Recently I have focuced on doing an BMS system for this car. What we have working is a CAN-bus equipped BMS-boards with an Atmel MCU in them. Each board can handle 4-12 cells and they have isolated CAN-interfaces and external +12V feed for logic. We have used these boards to monitor our small high-power battery packs for other projects with that motor test bench and so far BMS is working just fine. I have not yet tested it in actual car - I have one BMS-board installed in my test-vehicle (Elcat EV) and I'm writing some UI software for it currently. So soon I'll know if the BMS works also in car environment in actual use. My preliminary UI-tests with a mobile phone, Raspberry Pi, CAN-shield and WLAN-dongle have also been promising. I'm now able to connect to my EV with an iPhone via simple HTML web-page. Gauges are updated via Wifi by some AJAX-calls. More info about this can be found from my blog at http://randomev.wordpress.com. I also shoot an short video: 






that shows the basic system with just traction pack current.

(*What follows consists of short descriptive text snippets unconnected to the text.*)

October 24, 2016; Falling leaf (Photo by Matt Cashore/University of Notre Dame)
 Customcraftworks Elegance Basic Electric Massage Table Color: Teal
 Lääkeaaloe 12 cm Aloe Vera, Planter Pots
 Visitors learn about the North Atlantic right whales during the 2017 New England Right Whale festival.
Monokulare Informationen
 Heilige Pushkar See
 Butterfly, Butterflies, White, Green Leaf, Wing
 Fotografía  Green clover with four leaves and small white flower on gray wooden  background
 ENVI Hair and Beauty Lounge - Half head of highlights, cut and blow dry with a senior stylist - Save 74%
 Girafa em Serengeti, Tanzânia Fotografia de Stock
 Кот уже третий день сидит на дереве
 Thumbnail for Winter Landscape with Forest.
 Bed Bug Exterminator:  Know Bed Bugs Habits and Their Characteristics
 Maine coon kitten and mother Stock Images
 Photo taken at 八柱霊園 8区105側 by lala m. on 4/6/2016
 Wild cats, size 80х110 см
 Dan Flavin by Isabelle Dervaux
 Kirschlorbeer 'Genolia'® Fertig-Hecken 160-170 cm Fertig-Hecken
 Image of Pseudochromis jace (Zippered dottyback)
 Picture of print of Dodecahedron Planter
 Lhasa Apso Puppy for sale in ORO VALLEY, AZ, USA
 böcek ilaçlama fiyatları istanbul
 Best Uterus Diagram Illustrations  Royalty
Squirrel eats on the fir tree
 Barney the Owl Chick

I will use Raspberry Pi and phone as an UI in Porsche also if that proves to be working combination.


----------



## iruraz (Sep 4, 2012)

Hi Henkka,

It has been a long time since your last entry about your conversion under this topic. 

I have Eltek Powercharger 3000. Can you share the details of how you set it up? For instance, how did you adjust its voltage output with CANbus?


----------



## Henkka (Jan 7, 2012)

Hi,

I have focused to software and BMS design for a while. But transmission was 3D scanned and measurements were taken for adapter plate machining. I have 3D printed an clutch adapter model with our 3D printer and it's looking that it will fit just fine, we'll make from stainless steel.






Also motor has been removed






and batteries are currently in initial balancing (connected in parallel)






.

Our own BMS boards are in revision 2 and have been installed in our test EV-van for about 5 months now and have been running 24/7 since installation. No major problems so far.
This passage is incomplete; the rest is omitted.